コメント

角田光代(小説家)

映画を作ってくれた人ありがとう。
「100万回生きたねこ」の作者と、生と死にまつわるとても深い対話をすることができました。
しかも彼女のいない、今。そして、これから先も。

河瀨直美(映画作家)

佐野洋子が亡くなったあとの「不在」を「不在」として受け入れることのできない私たちが、
佐野洋子を「100万回生きたねこ」と同様に、永遠の「存在」として心に刻む物語である。

手塚るみ子(プランニング・プロデューサー)

映画を観るというより、それは一冊の麗しい写真集をめくる、そんなひとときだった。
人には1つ2つ黒く醜い瘡蓋がある。
それは佐野洋子さんという作家でさえそうだったのではないだろうか。
瘡蓋はゆっくりと剥がされる。
けれど傷口の痛々しさも、そこにコラージュされる映像と音楽が、あまりに美しかったので、気にはならない。
むしろ自然と治癒した皮膚を確かめるような、安堵感に包まれた。

甲斐みのり(エッセイスト)

自ら命の限りを告げる頼もしくて力強い洋子さんの声。

*データ*:
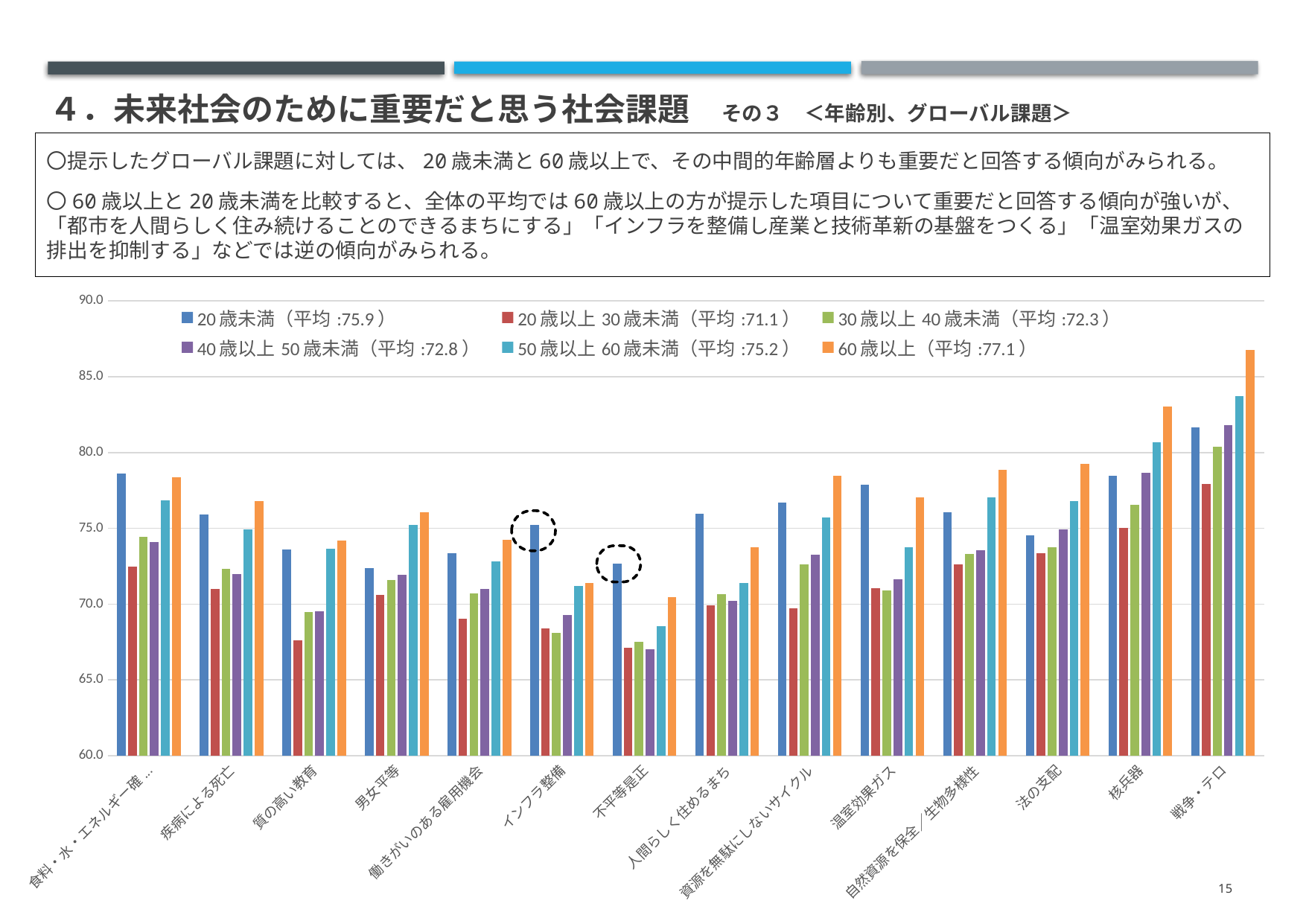
According to the legend, which series has the lowest average (平均)? 20歳以上30歳未満 How many series does the legend list? 6 For 人間らしく住めるまち, which is larger: the 20歳未満 value or the 60歳以上 value? 20歳未満 For 核兵器, which is larger: the 20歳未満 value or the 60歳以上 value? 60歳以上 Which category has the highest value for the 60歳以上 series? 戦争・テロ What kind of chart is shown on the slide? bar chart According to the legend, what is the average (平均) for the 60歳以上 series? 77.1 Which category has the lowest value for the 50歳以上60歳未満 series? 不平等是正 Is the value for 20歳未満 in 戦争・テロ greater or less than 80.0? greater How many categories are shown along the x axis? 14 Is the value for 20歳以上30歳未満 in 質の高い教育 greater or less than 70.0? less Is the value for 60歳以上 in 核兵器 greater or less than 80.0? greater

*課題一覧*:
(1) 映画へのコメントで、手塚るみ子は映画を観ることを何にたとえているか。
(2) 映画へのコメントを、最後の文のあとから続けて書くこと。

*課題の解答*:
(1) 一冊の麗しい写真集をめくるひととき。

(2)
主語や意思が定まった麗しい日本語。明るい光りが差し込む荻窪の住まい。
森の中の北軽井沢の別荘。本と人が寄り添う葬儀。故郷・北京の風景。
洋子さんが、たくさんの心にまいた種とともに。
生きること、愛すること、死んでいくこと、言葉と音が、静かに美しく響き合っていた。

清川あさみ(アーティスト)

死のさきを見つめ続け、ほんとの愛を探し続けた一人の女性は
世界中から愛され続ける名作を生んだ。

丹下京子(イラストレーター)

正直こんなに幸せな気持ちになれる映画とは思っていなかった。
観ているうちに「100万回生きたねこ」という物語の大きなうねりの中に飲み込まれ、
もがいていたらいつのまにか気持ちいい風に乗っかって気づいたら、私はちゃんと前を向いて立ってた。
佐野さんの嘘のない言葉が優しかった。

枡野浩一(歌人)

絵本「100万回生きたねこ」が大好きなので、この映画を観るのが怖かった。
観てみたら、声や文章や絵でしか参加していない佐野洋子さんが、真の主役として輝いていた。
彼女の華やかな仲間や肉親にではなく、絵本の「読者たち」にカメラを向けたところが、果敢。

松野泰己(ゲームデザイナー)

愛猫家は自らを飼い主とは呼ばず、猫の僕(しもべ)と自虐的に笑う。
「100万回生きたねこ」は強烈な一撃を与えてくれる名作である。
その作品に魅了された者は皆、佐野洋子女史の僕である。
彼女の言葉とその生き様に魅了され、愛さずにはいられない。
我々は彼女を「喪失」したが、映画という新たな姿で「再生」を果たした。
欠落したままの何かが我々の中にあるとするならば、
この映画はそれをそっと優しく補完してくれるはずだ。

内田春菊(漫画家)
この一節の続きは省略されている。